* **Goal**:
Can you lay out all the lines below as a JSON list of strings, one string per line, with blank lines and pictures left out?

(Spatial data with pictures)
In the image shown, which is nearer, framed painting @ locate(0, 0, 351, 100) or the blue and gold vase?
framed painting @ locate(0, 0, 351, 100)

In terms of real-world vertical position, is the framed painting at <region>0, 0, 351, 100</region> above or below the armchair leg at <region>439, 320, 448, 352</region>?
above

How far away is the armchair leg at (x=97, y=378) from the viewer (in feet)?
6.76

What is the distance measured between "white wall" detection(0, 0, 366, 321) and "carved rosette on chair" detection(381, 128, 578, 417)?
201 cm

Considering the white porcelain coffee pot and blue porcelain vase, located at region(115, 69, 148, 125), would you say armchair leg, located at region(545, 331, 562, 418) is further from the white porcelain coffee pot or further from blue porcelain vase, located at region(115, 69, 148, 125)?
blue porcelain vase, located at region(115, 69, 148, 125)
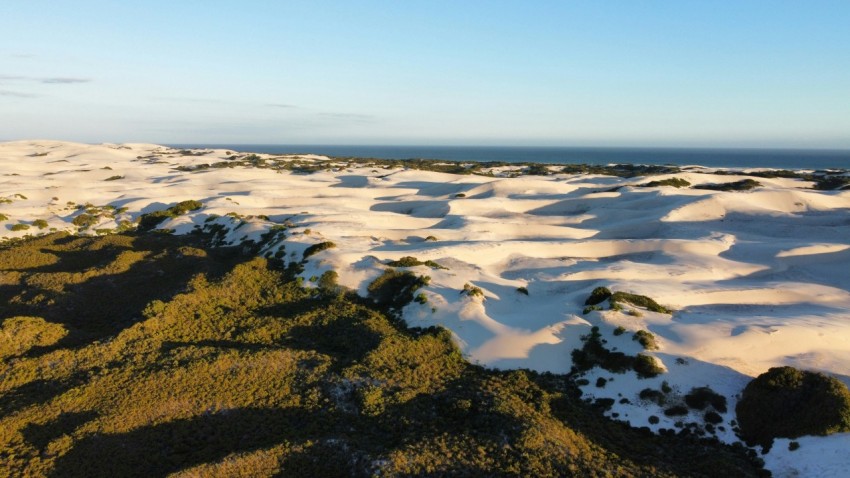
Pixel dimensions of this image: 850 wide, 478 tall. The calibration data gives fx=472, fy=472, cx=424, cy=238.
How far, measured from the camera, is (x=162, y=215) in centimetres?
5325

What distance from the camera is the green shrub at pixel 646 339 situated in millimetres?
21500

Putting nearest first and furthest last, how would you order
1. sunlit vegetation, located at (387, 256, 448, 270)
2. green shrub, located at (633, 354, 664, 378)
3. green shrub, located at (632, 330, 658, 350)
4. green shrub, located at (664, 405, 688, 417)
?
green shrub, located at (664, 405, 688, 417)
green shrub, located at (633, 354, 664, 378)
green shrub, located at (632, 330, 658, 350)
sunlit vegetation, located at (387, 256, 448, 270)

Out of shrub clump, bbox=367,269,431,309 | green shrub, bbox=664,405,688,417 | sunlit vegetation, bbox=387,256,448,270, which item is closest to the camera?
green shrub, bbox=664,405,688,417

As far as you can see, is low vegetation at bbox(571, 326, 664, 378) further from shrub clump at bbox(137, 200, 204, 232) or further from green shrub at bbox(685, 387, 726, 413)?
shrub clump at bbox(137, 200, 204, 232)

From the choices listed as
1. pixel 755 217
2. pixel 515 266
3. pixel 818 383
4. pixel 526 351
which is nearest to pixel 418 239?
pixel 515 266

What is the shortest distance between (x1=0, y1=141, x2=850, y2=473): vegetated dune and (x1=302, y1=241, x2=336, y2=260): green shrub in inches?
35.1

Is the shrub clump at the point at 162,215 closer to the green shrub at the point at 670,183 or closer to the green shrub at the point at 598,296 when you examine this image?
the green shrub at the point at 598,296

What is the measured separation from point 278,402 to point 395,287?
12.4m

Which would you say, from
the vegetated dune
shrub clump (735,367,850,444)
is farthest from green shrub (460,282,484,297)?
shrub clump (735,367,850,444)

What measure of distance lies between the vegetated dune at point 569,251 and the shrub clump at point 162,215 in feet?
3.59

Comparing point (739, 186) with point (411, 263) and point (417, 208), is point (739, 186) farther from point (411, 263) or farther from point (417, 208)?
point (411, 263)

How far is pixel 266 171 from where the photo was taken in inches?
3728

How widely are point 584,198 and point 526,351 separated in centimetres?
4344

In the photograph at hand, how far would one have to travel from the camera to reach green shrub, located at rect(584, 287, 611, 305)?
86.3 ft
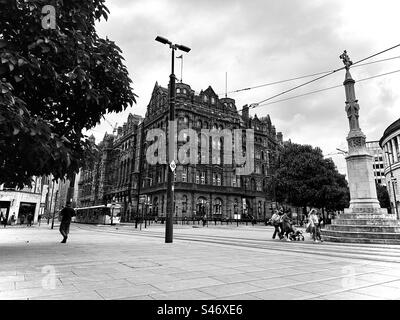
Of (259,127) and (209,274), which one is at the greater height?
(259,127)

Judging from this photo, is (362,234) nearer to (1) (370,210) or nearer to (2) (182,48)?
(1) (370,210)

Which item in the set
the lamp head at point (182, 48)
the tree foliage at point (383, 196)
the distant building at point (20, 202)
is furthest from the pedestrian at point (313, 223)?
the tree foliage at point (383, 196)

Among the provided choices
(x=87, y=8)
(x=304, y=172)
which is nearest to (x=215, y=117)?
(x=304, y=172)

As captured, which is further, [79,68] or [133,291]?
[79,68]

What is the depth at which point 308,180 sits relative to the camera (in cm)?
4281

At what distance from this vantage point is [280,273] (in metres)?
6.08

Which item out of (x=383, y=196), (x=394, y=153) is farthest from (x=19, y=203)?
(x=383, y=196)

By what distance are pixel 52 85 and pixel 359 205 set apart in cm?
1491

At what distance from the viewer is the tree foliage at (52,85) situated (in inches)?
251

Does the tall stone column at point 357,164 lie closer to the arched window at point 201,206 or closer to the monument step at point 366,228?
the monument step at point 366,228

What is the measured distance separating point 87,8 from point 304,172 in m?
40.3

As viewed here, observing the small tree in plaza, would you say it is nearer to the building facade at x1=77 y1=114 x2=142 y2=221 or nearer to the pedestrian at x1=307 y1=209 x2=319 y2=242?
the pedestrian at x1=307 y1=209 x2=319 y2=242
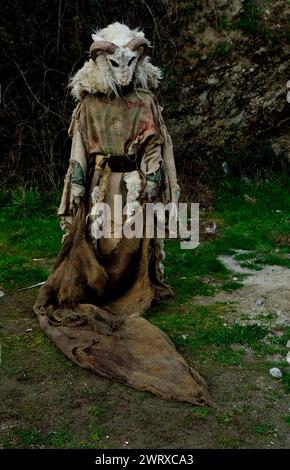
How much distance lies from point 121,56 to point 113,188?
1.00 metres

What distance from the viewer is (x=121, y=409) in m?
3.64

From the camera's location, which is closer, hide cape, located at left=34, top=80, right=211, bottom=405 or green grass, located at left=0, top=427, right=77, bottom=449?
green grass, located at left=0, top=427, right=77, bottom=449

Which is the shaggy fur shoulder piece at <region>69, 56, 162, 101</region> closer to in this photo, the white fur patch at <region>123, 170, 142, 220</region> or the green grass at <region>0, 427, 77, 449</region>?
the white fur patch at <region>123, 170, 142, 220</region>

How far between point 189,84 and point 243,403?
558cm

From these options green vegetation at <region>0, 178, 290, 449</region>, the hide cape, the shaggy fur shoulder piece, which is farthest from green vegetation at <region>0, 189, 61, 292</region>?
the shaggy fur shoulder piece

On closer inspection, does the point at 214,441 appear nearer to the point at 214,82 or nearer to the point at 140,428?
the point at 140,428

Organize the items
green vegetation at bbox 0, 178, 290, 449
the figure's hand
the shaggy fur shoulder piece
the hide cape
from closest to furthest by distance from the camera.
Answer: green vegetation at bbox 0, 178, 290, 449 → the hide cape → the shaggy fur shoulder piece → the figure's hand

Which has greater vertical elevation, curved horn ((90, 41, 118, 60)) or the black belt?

* **Written answer**:
[
  "In the image shown, which is nearer, framed painting @ locate(0, 0, 351, 100) or the blue and gold vase?",
  "framed painting @ locate(0, 0, 351, 100)",
  "In terms of real-world vertical position, is the framed painting at <region>0, 0, 351, 100</region> above or below the armchair leg at <region>439, 320, 448, 352</region>?",
  "above",
  "How far away is the armchair leg at (x=97, y=378) from the viewer (in feet)?",
  "6.76",
  "What is the distance measured between \"white wall\" detection(0, 0, 366, 321) and \"carved rosette on chair\" detection(381, 128, 578, 417)?",
  "201 cm",
  "Considering the white porcelain coffee pot and blue porcelain vase, located at region(115, 69, 148, 125), would you say armchair leg, located at region(545, 331, 562, 418) is further from the white porcelain coffee pot or further from blue porcelain vase, located at region(115, 69, 148, 125)?",
  "blue porcelain vase, located at region(115, 69, 148, 125)",
  "Pixel dimensions of this image: 850 wide, 478 tall. The calibration data gives fx=472, fy=472, cx=424, cy=238.",
  "How far, measured from the camera, is (x=162, y=215) in centimetres?",
  "5325",
  "What distance from the camera is the green shrub at pixel 646 339 situated in millimetres?",
  "21500",
  "Putting nearest first and furthest last, how would you order",
  "1. sunlit vegetation, located at (387, 256, 448, 270)",
  "2. green shrub, located at (633, 354, 664, 378)",
  "3. green shrub, located at (632, 330, 658, 350)",
  "4. green shrub, located at (664, 405, 688, 417)",
  "?",
  "green shrub, located at (664, 405, 688, 417)",
  "green shrub, located at (633, 354, 664, 378)",
  "green shrub, located at (632, 330, 658, 350)",
  "sunlit vegetation, located at (387, 256, 448, 270)",
  "Out of shrub clump, bbox=367,269,431,309 | green shrub, bbox=664,405,688,417 | sunlit vegetation, bbox=387,256,448,270, which item is closest to the camera?",
  "green shrub, bbox=664,405,688,417",
  "As far as you can see, is low vegetation at bbox(571, 326, 664, 378) further from shrub clump at bbox(137, 200, 204, 232) or further from green shrub at bbox(685, 387, 726, 413)?",
  "shrub clump at bbox(137, 200, 204, 232)",
  "From the choices listed as",
  "1. pixel 755 217",
  "2. pixel 515 266",
  "3. pixel 818 383",
  "4. pixel 526 351",
  "which is nearest to pixel 418 239?",
  "pixel 515 266",
  "What is the shortest distance between (x1=0, y1=141, x2=850, y2=473): vegetated dune and (x1=302, y1=241, x2=336, y2=260): green shrub in inches?",
  "35.1",
  "Is the shrub clump at the point at 162,215 closer to the green shrub at the point at 670,183 or closer to the green shrub at the point at 598,296 when you examine this image?",
  "the green shrub at the point at 598,296",
  "What is the measured separation from point 278,402 to point 395,287?",
  "12.4m",
  "Which would you say, from",
  "the vegetated dune",
  "shrub clump (735,367,850,444)",
  "is farthest from green shrub (460,282,484,297)?",
  "shrub clump (735,367,850,444)",
  "What measure of distance lies between the vegetated dune at point 569,251 and the shrub clump at point 162,215 in feet?",
  "3.59",
  "Comparing point (739, 186) with point (411, 263) and point (417, 208), is point (739, 186) farther from point (411, 263) or farther from point (417, 208)?",
  "point (411, 263)",
  "How far is pixel 266 171 from where the photo was taken in inches?",
  "3728",
  "How widely are point 584,198 and point 526,351 separated in centimetres?",
  "4344",
  "In the photograph at hand, how far would one have to travel from the camera to reach green shrub, located at rect(584, 287, 611, 305)?",
  "86.3 ft",
  "Of (259,127) and (209,274), which one is at the greater height?",
  "(259,127)",
  "Judging from this photo, is (362,234) nearer to (1) (370,210) or nearer to (2) (182,48)?",
  "(1) (370,210)",
  "Which item in the set",
  "the lamp head at point (182, 48)",
  "the tree foliage at point (383, 196)",
  "the distant building at point (20, 202)",
  "is furthest from the pedestrian at point (313, 223)?",
  "the tree foliage at point (383, 196)",
  "Among the provided choices",
  "(x=87, y=8)",
  "(x=304, y=172)",
  "which is nearest to (x=215, y=117)?",
  "(x=304, y=172)",
  "As captured, which is further, [79,68] or [133,291]?",
  "[79,68]",
  "What is the depth at which point 308,180 sits relative to the camera (in cm)?",
  "4281",
  "At what distance from this vantage point is [280,273] (in metres)?",
  "6.08",
  "Which item out of (x=383, y=196), (x=394, y=153) is farthest from (x=19, y=203)?",
  "(x=383, y=196)",
  "By what distance are pixel 52 85 and pixel 359 205 set apart in cm?",
  "1491",
  "At what distance from the viewer is the tree foliage at (52,85) situated (in inches)?",
  "251",
  "Does the tall stone column at point 357,164 lie closer to the arched window at point 201,206 or closer to the monument step at point 366,228?",
  "the monument step at point 366,228",
  "What is the measured distance separating point 87,8 from point 304,172 in m?",
  "40.3",
  "As viewed here, observing the small tree in plaza, would you say it is nearer to the building facade at x1=77 y1=114 x2=142 y2=221 or nearer to the pedestrian at x1=307 y1=209 x2=319 y2=242?",
  "the pedestrian at x1=307 y1=209 x2=319 y2=242",
  "How much distance lies from point 121,56 to point 113,188?",
  "1.00 metres",
  "What distance from the viewer is (x=121, y=409) in m?",
  "3.64",
  "From the camera's location, which is closer, hide cape, located at left=34, top=80, right=211, bottom=405 or green grass, located at left=0, top=427, right=77, bottom=449?",
  "green grass, located at left=0, top=427, right=77, bottom=449",
  "Which is the shaggy fur shoulder piece at <region>69, 56, 162, 101</region> closer to in this photo, the white fur patch at <region>123, 170, 142, 220</region> or the green grass at <region>0, 427, 77, 449</region>?",
  "the white fur patch at <region>123, 170, 142, 220</region>",
  "How far between point 189,84 and point 243,403?",
  "558cm",
  "From these options green vegetation at <region>0, 178, 290, 449</region>, the hide cape, the shaggy fur shoulder piece, which is farthest from green vegetation at <region>0, 189, 61, 292</region>?",
  "the shaggy fur shoulder piece",
  "On closer inspection, does the point at 214,441 appear nearer to the point at 214,82 or nearer to the point at 140,428?",
  "the point at 140,428",
  "Organize the items",
  "green vegetation at bbox 0, 178, 290, 449",
  "the figure's hand",
  "the shaggy fur shoulder piece",
  "the hide cape",
  "from closest to furthest by distance from the camera.",
  "Answer: green vegetation at bbox 0, 178, 290, 449 → the hide cape → the shaggy fur shoulder piece → the figure's hand",
  "Which has greater vertical elevation, curved horn ((90, 41, 118, 60)) or the black belt?"
]